Sementara, ekonom Institute for Development of Economics and Finance (INDEF) Eko Listiyanto menilai keinginan pemerintah menurunkan harga tes PCR Covid-19 penting dalam mendorong peningkatan upaya tracing. "Saya rasa penurunan harga tersebut penting, mengingat mahalnya harga tes PCR untuk deteksi Covid-19 merupakan salah satu yang dikeluhkan oleh masyarakat," ujar Eko seperti dikutip dari Antara.

Menurut dia, saat ini masyarakat membutuhkan tes PCR atau tes pemeriksaan Covid-19 lainnya seperti antigen sebagai persyaratan untuk menjalankan kegiatan atau aktivitas keseharian mereka. "Kalau kemudian harga tes PCR tersebut lebih mahal dibandingkan harga tes PCR di negara-negara lainnya, memang seharusnya harga tes PCR di Indonesia bisa ditekan," katanya.

Menurutnya, hasil pemeriksaan tes PCR saat ini menjadi alat atau perangkatpenting sebagai acuan paling utama untuk bisa menentukan status seorang individu apakah positif Covid-19 atau tidak.

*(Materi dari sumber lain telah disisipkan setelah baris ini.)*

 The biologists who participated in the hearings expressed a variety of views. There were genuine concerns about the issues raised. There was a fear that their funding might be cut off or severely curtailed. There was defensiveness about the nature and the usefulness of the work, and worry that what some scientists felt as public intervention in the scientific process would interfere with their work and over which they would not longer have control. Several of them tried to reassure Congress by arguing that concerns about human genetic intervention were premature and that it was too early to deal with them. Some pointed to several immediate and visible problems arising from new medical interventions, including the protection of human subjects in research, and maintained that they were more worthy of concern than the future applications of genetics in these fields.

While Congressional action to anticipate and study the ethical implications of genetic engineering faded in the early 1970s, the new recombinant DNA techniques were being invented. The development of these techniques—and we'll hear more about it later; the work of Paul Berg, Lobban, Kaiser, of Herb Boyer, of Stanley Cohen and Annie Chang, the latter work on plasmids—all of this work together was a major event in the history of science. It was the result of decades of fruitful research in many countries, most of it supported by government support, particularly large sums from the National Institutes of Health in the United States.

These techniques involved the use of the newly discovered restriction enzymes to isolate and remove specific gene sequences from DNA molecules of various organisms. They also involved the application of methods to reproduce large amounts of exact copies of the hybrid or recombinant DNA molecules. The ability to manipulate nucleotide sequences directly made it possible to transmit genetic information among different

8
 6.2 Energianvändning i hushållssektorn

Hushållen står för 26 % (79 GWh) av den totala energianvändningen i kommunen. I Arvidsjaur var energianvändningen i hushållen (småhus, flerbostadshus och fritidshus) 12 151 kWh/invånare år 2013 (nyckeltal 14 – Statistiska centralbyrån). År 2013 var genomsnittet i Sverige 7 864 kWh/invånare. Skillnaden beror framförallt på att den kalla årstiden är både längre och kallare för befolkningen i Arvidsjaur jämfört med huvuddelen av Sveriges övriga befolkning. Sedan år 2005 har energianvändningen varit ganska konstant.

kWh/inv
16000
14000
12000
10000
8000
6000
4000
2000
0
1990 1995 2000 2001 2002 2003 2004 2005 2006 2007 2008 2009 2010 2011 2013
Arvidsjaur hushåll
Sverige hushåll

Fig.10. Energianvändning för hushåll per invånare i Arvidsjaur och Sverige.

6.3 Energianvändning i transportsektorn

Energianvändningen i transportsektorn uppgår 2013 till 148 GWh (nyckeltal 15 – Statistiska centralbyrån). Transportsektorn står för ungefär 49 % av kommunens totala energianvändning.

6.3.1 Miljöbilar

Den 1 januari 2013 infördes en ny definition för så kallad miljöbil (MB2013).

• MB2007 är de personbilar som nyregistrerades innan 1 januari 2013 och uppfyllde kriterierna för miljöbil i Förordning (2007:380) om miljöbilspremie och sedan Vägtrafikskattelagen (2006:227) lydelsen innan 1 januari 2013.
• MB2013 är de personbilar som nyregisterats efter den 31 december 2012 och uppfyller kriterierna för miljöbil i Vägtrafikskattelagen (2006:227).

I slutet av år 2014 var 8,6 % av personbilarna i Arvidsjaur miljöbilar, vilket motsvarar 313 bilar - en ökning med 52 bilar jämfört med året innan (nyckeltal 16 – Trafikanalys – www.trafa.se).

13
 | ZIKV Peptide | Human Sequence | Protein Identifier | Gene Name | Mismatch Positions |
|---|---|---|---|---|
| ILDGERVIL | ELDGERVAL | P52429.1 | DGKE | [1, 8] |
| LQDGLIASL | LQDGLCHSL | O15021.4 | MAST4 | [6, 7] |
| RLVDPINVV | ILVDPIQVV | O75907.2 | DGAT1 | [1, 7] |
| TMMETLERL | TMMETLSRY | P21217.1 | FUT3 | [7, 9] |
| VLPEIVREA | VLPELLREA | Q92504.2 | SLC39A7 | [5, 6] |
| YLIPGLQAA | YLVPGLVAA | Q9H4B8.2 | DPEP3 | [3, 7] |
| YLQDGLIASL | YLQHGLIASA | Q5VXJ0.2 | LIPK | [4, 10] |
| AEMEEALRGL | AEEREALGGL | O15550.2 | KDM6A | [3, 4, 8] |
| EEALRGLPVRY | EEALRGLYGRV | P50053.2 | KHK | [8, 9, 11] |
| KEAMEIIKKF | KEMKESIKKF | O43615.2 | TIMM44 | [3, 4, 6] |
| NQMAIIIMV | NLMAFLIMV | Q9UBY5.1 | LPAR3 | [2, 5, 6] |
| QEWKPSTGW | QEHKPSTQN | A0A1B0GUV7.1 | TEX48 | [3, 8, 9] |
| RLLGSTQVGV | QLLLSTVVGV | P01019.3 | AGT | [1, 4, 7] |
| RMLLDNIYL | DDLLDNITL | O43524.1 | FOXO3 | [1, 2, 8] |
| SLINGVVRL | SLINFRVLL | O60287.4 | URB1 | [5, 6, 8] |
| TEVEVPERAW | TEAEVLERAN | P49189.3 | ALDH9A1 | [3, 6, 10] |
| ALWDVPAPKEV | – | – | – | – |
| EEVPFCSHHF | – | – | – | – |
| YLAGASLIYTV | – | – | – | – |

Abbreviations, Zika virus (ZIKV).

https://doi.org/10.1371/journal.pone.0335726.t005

Arahan Presiden RI agar harga tes PCR diturunkan agar terjangkau masyarakat juga dinilai dapat meningkatkan upaya tracing Covid-19 di tengah masyarakat. “Harusnya bisa, upaya tracing Covid-19 di Indonesia kurang. Dengan demikian adanya penurunan harga tes PCR tersebut diharapkan upaya tracing bisa lebih banyak,” ujar ekonom INDEF tersebut.